Page extract

Ballet-going can be a gamble at this time of year. It ought to be cause for celebration that so many smaller troupes from the former Soviet Union converge on provincial UK theatres during the winter months, bringing the art form to audiences that otherwise don't get a sniff at a pointe shoe. But the reality is that any old collection of also-rans can call themselves the Ballet Stars of Nowhereburg and deliver an experience that creaks.
What a treat, then, to discover St Petersburg Ballet Theatre, a bona fide group now 10 years old which sources its talent from the Vaganova Academy (the same stable as the Kirov) and boasts at least one principal dancer of world calibre. Why the wonderful Irina Kolesnikova wasn't snapped up by Russia's premier company straight from school is a mystery only partly explained by what every Russian knows about the power of "personal influence" in modern Russia. Kolesnikova has supermodel looks, a glittering technique and all the big classical roles in her lap. The only danger is that Ballet Theatre's touring schedule - currently 24 UK towns and cities in 15 weeks - will dance her into the ground.

Recorded data
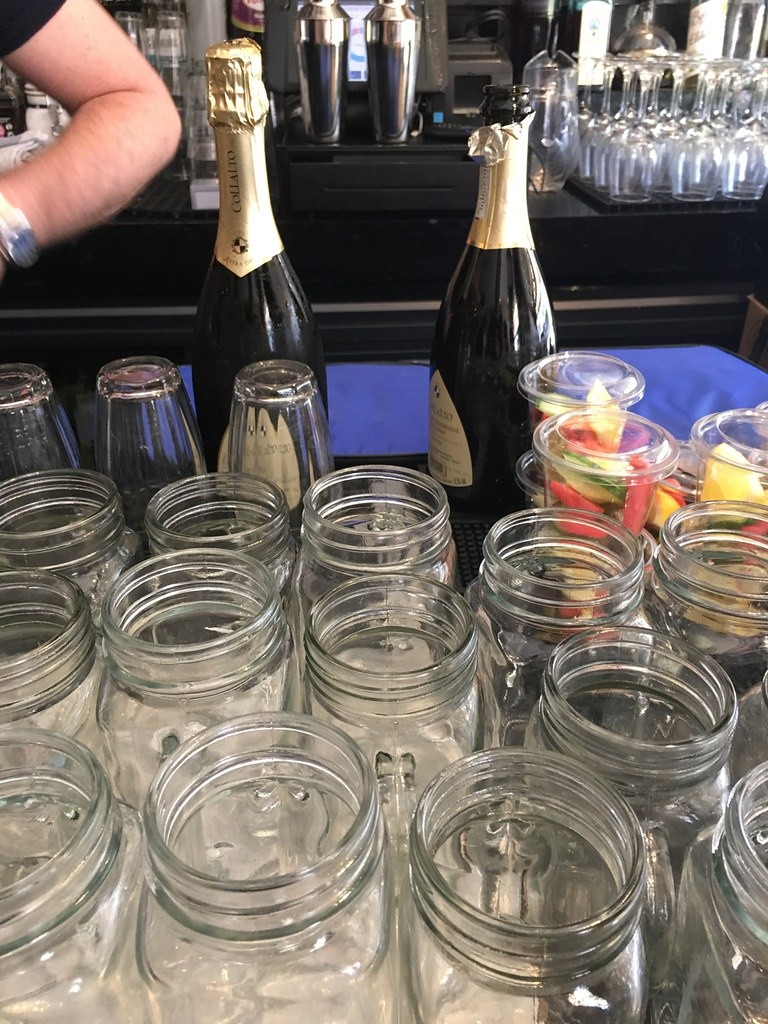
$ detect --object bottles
[1,471,768,1024]
[188,36,327,474]
[430,84,559,515]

Task instructions
1. Please explain, in one to three sentences, why the ballet review says ballet-going can be a gamble at this time of year.
2. Carry the ballet review on past its final sentence.

The results
1. Many smaller troupes from the former Soviet Union tour provincial UK theatres in the winter months. However, any old collection of also-rans can call itself the Ballet Stars of Nowhereburg and deliver an experience that creaks, so audiences can't be sure what they will get.

2.
Swan Lake shows off her qualities best: her Odile is no fragile, shrinking thing but a sleek, strong creature, exulting in her own length and flex of limb as much as she is trapped in misery. Among the scores of interpretations I've seen, only one, the Kirov's Uliana Lopatkina, another tall ballerina, has taken the White Swan's Act II adagio at so daringly slow a speed. Kolesnikova's supreme technical control makes this possible, while her Garbo-like smoulder creates a transfixing allure, both regal and unbearably tender. At Eastbourne, even the measly audience turnout could not dim the extraordinary gilded haze that seemed to surround Kolesnikova's every movement.
And this Swan Lake, though thoroughly old-school and Russian-mannered, is full of warm and lively touches. It has a jester (Dmitry Shevtsov) who is genuinely funny, a loveable young blade of a prince (Yuri Gloukhikh) and a glittering Rothbart (Dymchik Saykeev) who pulls off his unlikely role - part evil wizard, part pantomime crow - with incredibly sexy panache. I don't recall another Swan Lake whose denouement hinged on the Prince ripping off one of Rothbart's feathered wings and beating him to death with it.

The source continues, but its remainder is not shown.